第6章 きおたい
「そういえば……こんなところにカレーライスが一個だけあるの、おかし過ぎないか?」
「ああ、それは俺も気になっていたんだよな」
とたいたいときおきおはカレーライスを囲む。ラップをしているとはいえ、部屋中にカレーの匂いが充満しているはずだ。
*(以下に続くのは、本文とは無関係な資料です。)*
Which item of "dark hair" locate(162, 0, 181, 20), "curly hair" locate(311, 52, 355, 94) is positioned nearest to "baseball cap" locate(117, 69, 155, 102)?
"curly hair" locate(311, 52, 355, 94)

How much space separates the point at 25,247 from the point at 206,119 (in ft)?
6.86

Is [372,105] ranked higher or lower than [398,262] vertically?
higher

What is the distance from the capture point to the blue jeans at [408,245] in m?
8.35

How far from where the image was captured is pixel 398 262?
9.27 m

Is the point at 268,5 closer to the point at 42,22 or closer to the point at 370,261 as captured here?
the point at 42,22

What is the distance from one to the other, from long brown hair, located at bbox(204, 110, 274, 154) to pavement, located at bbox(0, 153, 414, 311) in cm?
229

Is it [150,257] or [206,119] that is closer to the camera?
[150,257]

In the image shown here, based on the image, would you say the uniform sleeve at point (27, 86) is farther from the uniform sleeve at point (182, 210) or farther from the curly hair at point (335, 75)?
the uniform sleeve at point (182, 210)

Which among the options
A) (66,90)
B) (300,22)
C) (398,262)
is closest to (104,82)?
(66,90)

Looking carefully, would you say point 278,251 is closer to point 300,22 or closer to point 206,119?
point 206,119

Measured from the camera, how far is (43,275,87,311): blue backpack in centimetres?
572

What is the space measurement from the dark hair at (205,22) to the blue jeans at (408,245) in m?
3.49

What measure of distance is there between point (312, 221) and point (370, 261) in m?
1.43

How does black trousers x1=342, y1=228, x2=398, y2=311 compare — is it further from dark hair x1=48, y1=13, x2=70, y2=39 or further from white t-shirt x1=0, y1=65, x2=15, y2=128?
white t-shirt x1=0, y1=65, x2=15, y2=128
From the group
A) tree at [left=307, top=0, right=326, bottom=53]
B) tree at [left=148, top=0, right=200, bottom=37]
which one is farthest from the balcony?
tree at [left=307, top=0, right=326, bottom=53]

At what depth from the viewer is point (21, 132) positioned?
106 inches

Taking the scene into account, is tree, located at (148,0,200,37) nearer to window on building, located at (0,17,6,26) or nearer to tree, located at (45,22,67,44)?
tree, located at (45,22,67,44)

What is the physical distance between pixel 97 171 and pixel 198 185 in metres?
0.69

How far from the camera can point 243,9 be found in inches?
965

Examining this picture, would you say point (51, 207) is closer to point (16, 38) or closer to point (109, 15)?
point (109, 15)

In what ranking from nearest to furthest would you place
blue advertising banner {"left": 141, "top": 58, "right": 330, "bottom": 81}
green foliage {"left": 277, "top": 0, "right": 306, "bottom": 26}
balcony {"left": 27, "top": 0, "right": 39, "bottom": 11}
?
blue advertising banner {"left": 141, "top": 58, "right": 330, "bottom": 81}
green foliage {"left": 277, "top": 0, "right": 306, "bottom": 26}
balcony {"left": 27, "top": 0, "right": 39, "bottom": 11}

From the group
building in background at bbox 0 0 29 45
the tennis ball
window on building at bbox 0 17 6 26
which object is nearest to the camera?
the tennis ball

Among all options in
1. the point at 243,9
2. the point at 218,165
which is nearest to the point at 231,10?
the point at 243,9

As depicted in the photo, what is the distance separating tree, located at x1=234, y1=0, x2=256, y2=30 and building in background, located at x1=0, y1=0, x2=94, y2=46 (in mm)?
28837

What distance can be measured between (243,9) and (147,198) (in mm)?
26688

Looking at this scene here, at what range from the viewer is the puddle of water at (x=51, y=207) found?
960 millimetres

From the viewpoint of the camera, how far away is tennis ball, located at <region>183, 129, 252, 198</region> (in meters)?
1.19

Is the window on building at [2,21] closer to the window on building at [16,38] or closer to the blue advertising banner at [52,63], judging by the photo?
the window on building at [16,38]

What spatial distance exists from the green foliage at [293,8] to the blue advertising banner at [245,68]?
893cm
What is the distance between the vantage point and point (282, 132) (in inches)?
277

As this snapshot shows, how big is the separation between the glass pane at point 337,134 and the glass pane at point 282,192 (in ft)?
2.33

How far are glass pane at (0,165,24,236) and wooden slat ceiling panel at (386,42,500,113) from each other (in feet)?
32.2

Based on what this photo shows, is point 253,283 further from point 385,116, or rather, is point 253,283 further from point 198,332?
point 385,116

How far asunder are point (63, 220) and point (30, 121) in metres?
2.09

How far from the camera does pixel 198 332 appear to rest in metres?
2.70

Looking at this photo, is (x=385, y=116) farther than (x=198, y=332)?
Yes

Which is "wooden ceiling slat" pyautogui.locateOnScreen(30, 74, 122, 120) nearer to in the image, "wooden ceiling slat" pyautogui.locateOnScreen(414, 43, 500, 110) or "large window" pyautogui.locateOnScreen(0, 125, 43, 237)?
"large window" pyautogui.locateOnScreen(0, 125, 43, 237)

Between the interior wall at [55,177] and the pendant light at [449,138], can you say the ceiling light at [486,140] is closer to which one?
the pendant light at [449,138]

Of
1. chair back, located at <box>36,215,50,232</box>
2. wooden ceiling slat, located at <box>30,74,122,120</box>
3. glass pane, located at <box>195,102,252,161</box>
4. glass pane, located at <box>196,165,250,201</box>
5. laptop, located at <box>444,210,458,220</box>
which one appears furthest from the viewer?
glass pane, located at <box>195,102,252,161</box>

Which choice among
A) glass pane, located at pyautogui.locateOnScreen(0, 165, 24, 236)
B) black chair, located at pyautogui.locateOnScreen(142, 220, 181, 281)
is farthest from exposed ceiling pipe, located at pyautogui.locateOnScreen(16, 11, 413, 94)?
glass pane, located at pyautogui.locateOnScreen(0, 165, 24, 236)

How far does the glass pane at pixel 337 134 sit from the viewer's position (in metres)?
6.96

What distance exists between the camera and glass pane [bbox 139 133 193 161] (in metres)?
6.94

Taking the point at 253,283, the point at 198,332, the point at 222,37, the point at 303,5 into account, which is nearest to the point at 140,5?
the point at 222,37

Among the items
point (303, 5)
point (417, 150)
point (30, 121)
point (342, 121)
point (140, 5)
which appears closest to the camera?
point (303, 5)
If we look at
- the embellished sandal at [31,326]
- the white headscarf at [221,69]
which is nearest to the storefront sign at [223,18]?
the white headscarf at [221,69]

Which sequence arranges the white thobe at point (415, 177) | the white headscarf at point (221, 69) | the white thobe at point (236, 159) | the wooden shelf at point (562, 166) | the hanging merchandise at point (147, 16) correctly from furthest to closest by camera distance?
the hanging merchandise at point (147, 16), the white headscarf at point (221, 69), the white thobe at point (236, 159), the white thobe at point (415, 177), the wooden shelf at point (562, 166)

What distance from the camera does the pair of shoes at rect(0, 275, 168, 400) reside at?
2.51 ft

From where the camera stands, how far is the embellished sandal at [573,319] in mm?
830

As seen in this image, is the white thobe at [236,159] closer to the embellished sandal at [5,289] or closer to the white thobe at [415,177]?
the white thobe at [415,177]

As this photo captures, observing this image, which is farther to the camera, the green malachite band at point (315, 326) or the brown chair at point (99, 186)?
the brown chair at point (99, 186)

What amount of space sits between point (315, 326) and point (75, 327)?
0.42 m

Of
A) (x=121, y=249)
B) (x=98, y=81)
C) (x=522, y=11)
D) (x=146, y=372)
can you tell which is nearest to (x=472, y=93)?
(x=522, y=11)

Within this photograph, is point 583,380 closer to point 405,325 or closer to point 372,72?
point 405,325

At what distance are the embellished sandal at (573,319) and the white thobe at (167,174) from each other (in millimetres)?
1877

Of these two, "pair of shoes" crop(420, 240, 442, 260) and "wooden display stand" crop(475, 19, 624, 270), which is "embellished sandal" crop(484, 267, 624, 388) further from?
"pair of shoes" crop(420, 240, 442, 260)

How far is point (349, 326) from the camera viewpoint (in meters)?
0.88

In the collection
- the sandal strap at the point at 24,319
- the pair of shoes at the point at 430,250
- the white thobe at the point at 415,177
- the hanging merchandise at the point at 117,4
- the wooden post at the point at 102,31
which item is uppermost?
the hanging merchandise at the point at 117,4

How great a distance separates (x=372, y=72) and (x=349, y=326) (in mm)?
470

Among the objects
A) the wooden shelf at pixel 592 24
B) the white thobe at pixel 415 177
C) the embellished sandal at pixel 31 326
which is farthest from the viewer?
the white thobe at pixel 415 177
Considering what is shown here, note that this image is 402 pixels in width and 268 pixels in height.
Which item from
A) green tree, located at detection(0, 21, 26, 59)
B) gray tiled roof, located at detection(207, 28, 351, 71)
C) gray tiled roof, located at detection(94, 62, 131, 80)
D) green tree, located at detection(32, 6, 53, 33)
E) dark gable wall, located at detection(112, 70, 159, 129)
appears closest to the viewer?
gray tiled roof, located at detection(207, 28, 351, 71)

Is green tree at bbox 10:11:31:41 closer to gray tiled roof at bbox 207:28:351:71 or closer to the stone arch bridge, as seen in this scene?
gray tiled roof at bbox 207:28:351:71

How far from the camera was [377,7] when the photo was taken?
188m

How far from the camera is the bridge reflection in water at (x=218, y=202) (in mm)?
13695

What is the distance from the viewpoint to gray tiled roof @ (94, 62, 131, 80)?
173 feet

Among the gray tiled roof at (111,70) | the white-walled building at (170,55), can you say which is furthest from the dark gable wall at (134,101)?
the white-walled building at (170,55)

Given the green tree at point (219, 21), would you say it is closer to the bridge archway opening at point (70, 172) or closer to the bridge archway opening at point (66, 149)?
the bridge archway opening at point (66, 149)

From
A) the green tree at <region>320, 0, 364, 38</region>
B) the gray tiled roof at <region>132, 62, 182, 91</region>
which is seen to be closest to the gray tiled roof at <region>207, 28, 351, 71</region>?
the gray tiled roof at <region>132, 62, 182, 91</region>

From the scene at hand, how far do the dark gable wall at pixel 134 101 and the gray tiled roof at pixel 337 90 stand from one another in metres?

「これ、絶対なんかある。この部屋から出るヒントのはずだ」
「そうなのかなぁ」
勘のいいたいたいは真っ先にそう疑ったが、きおきおは相変わらずのんびり屋さんだ。さらにはこう付け足す。
「カレーライスなんだし、食べればいいんじゃない?」
これはまさか、おらふくんとメッスペアと同じになるのだろうかと思ったが、たいたいがきおきおを制した。
「待て待て、食べたら詰むかもしれないぞ」
「それもそうか」
柔軟なきおきおはそう言って手を止めたが、それでもこの状況があまりよく分かっていないみたいだった。なんでそもそもカメラがあるのか、と呟いている。
「そもそも、俺たちを閉じ込めたいんだったら、手足も縛っていそうだよな……」
アイデアの発想力が強いきおきおが、ふとそんなことを言った。その一言が、ずっと思案に沼っていたたいたいの脳に、刺激を与えたらしかった。
「それもそうだよな」
それで、カメラがあって、○○しないと出られない部屋なら、俺たちにここで何かさせたいんじゃないか、とたいたいもこの考えに行き着いた時、ノイキャンよろしくと言わんばかりの声できおきおが叫んだ。